The output should match, line for line, the records from the line containing "LONG GLIDER: Junior" through the line containing "Mushroom Risotto Cakes", with every picture left out.

Records for the exercise
========

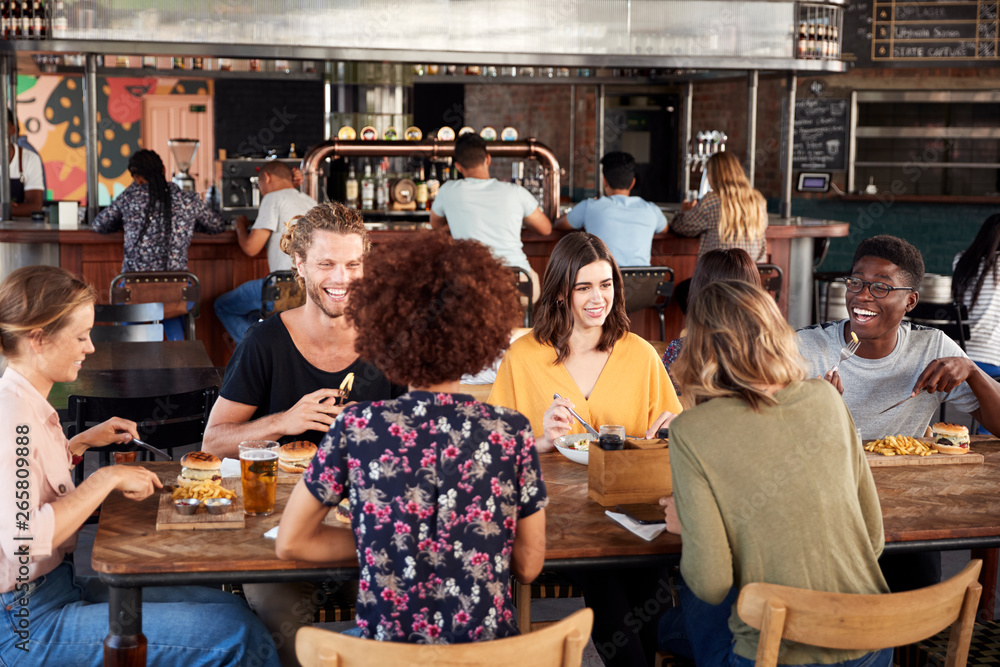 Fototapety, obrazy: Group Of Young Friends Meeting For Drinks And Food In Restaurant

========

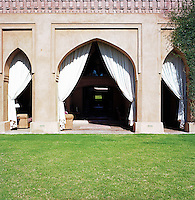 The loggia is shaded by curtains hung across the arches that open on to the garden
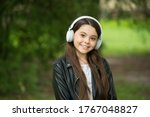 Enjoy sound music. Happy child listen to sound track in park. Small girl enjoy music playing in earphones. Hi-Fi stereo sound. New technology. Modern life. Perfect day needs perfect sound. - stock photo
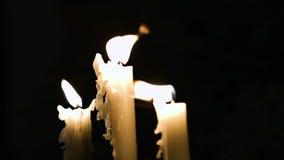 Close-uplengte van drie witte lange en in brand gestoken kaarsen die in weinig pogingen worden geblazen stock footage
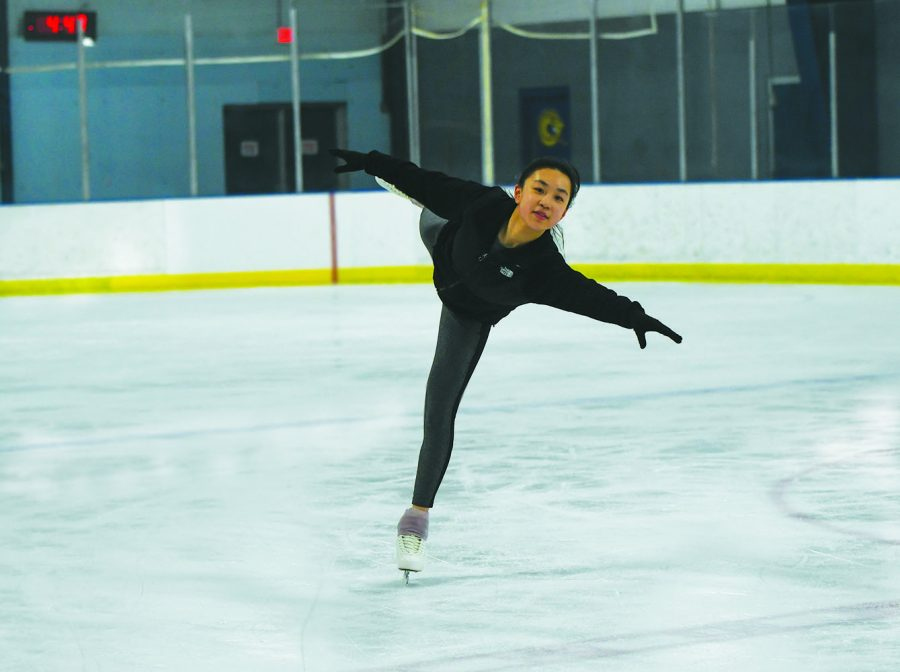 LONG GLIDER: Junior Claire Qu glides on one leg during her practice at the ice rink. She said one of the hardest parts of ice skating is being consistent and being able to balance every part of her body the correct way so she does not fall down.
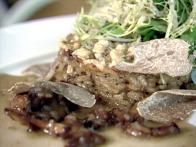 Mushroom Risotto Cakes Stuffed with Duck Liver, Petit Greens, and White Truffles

========

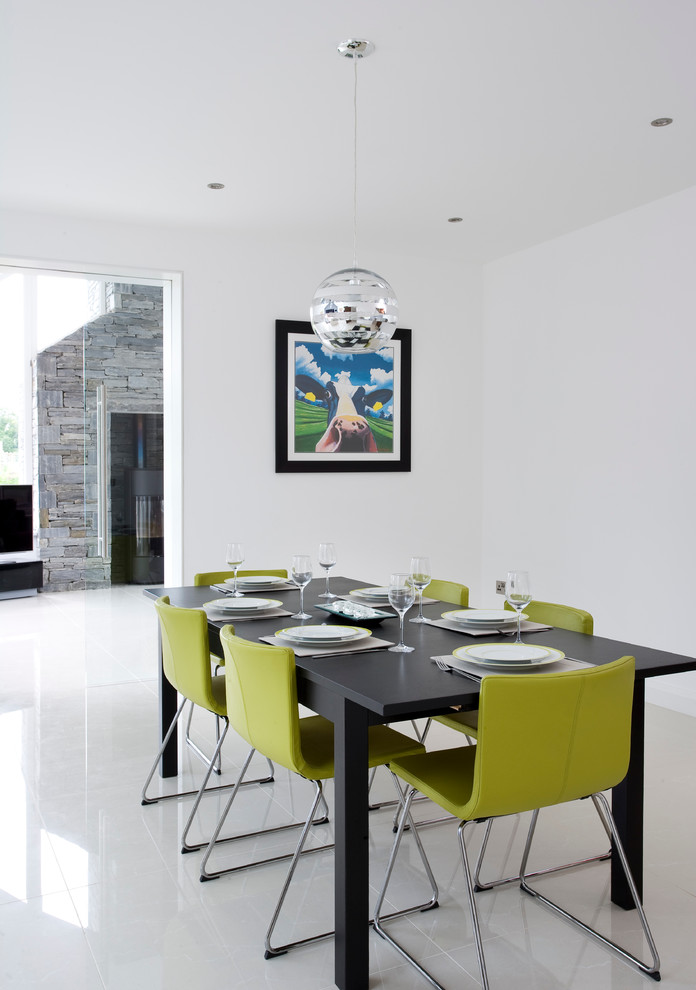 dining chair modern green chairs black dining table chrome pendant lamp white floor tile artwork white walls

========

Answer box
 LONG GLIDER: Junior Claire Qu glides on one leg during her practice at the ice rink. She said one of the hardest parts of ice skating is being consistent and being able to balance every part of her body the correct way so she does not fall down.
 Mushroom Risotto Cakes Stuffed with Duck Liver, Petit Greens, and White Truffles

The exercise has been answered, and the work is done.